Building your own CDP can be a smart investment that your organization should only consider if it has sufficient time and resources for development. You also need to have a strategy to secure your CDP’s connectivity with applications outside of the company to ensure long-term viability, along with user interfaces that are available and intuitive for day-to-day use.
When resources are sacred and leading digital transformation is a top priority, then investing in a comprehensive, extensible platform can reduce costs and maximize performance more than any homegrown solution ever could. It also guarantees a specialized solution that can be continuously enhanced by a dedicated partner, which, in turn, supports your IT staff in what they do best rather than distracting them from core business tasks.
The two most important drivers for any decision between build and buy should always be use cases and time-to-value.
Time-to-value is an easy one: how urgent is the need? High urgency typically leads to a buy-decision for clear reasons.
Use cases should always be the final argument: what does the business need?
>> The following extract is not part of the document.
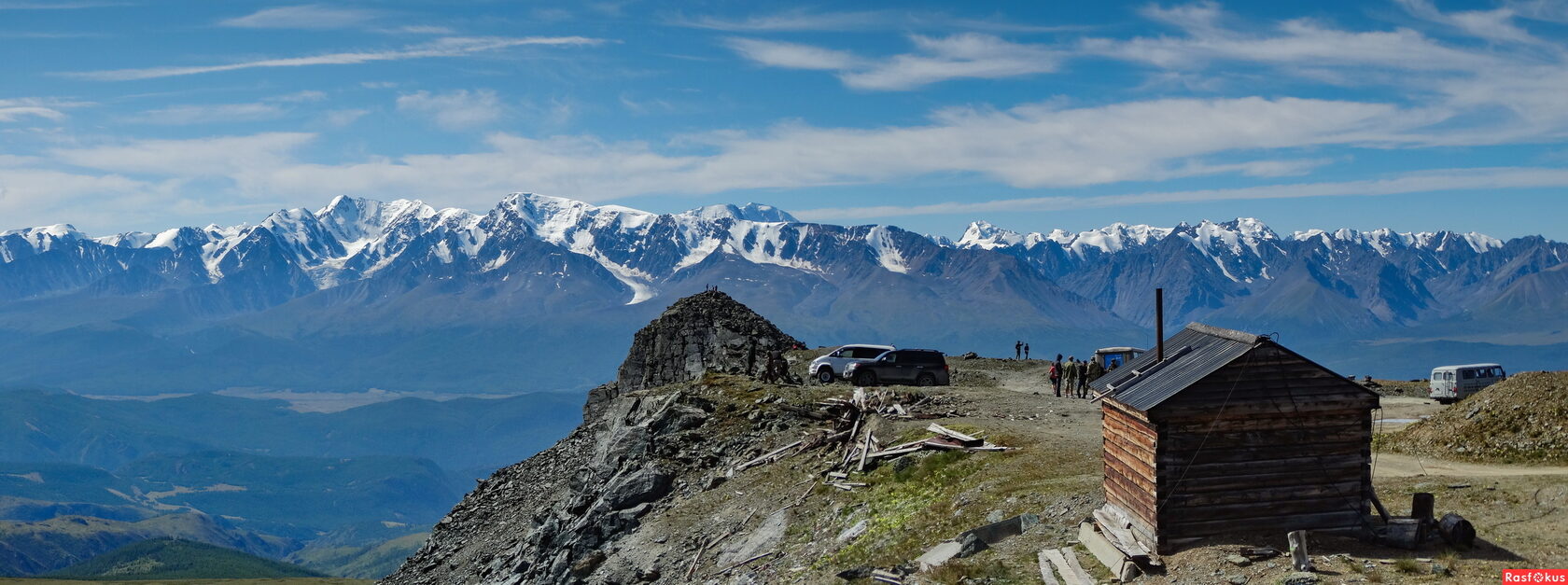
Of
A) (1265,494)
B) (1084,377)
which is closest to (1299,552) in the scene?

Is the business in need of analytical insights? Is the focus on deriving machine learning-based insights? Or is the business need focused on journey orchestration, audience activation, and omnichannel delivery?
Do your homework and document what the business wants in detail before making any decision. And finally, if the business use cases demonstrate a need for journey orchestration, audience activation, and omnichannel delivery, don’t hesitate to buy. Trust the application layer built by a software vendor, partner with that vendor on the vision and implementation roadmap, and have your business users rely on a friendly and functional UI that makes them independent and provides value in the short-term.